Wakil Gubernur DKI Jakarta Ahok alias Basuki Tjahaja Purnama punya cerita sendiri tentang pengurusan
sengketa Pilkada di MK. Ahok pernah ditawari seseorang yang mengaku utusan MK
untuk memenangkan gugatan sengketa Pilkada Gubernur Bangka Belitung.

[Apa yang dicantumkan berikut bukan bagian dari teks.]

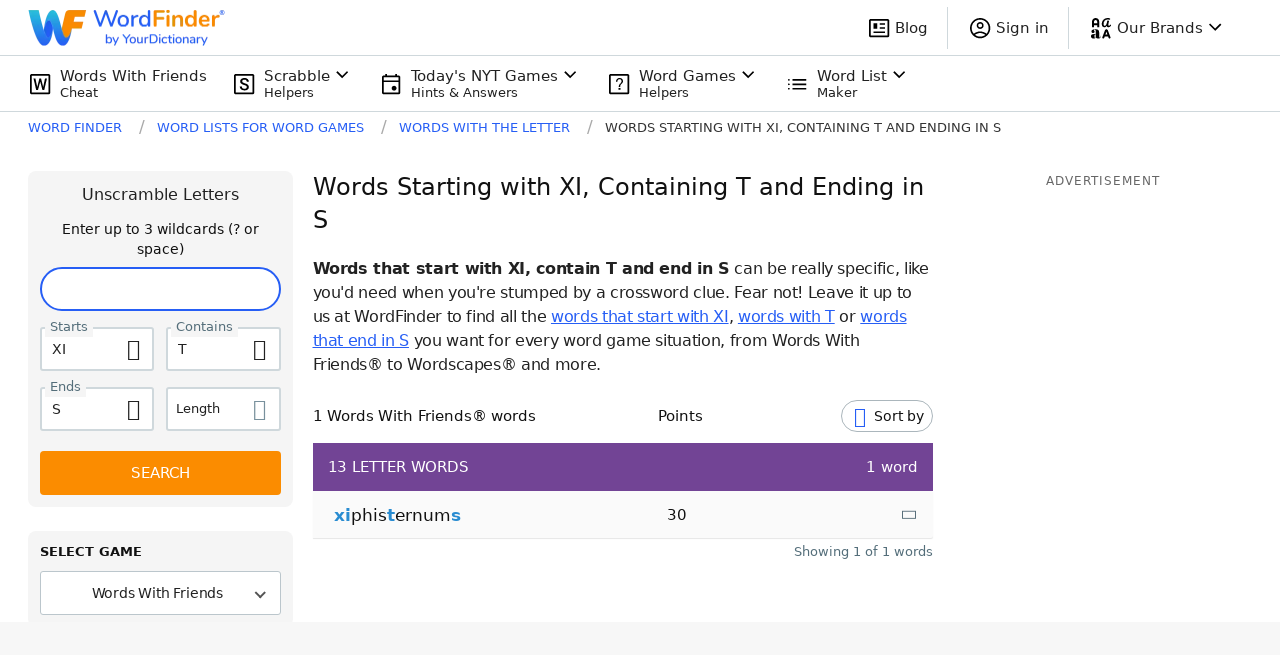

--- FILE ---
content_type: application/javascript; charset=utf-8
request_url: https://fundingchoicesmessages.google.com/f/AGSKWxWz_vjhGPxNN6fFwdycxtebp-lQWyPuFxS_Q9na1nqtoxuLVQLMq_v8LOSlRLxramk1jf7OF-K9wwNSEcI0ZRGk1Mx3Fc8BaRqkchyoB9o2FlYfp96ms_Dy6vXP50nVr2N5yawZjVOUq3g9WFjJt58l1d5_U1fsol2GW6fXGGz8r5O46XwdruwWNaY8/_/ad-600-/ad_forum_/468x60ad./miniads?/popundercode18.
body_size: -1287
content:
window['f989ac2d-3997-4bd8-a055-57110982ce24'] = true;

Ahok pernah mengajukan gugatan ke MK setelah kalah dalam Pilgub Bangka
Belitung yang ditengarai penuh kecurangan. Tak tanggung-tanggung jasa menang
gugatan di MK itu "dibandrol" Rp 5 miliar yang akan diberikan ke 5
hakim konstitusi. Namun, tawaran itu ditolak Ahok yang kala itu dicalonkan
Partai Indonesia Baru.
"Rp 5 miliar untuk 5 hakim, untuk menang. Doktor Syahrir (Ketua Umum
PIB) bilang, kalau sogok, berarti bukan Ahok lagi. Bukan partai akal sehat
lagi. Lebih baik tidak jadi gubernur," ujar Ahok di Balaikota DKI Jakarta,
(4/10/2013).
Karena itu, Ahok memuji kinerja Komisi Pemberantasan Korupsi (KPK) yang
menangkap tangan Ketua MK Akil Mochtar terkait dugaan suap Pilkada Kabupaten
Gunung Mas, Kalimantan Tengah. Ia menilai Operasi Tangkap Tangan (OTT) KPK
sebagai cara yang sangat bagus dalam mengungkap tindak korupsi, termasuk di
lembaga peradilan tertinggi itu.
"Pokoknya top lah itu KPK. Ketua MK lagi.
Tangkapan paling dahsyat
lah.
Kalau nggak tertangkap tangan, mana kita tahu?"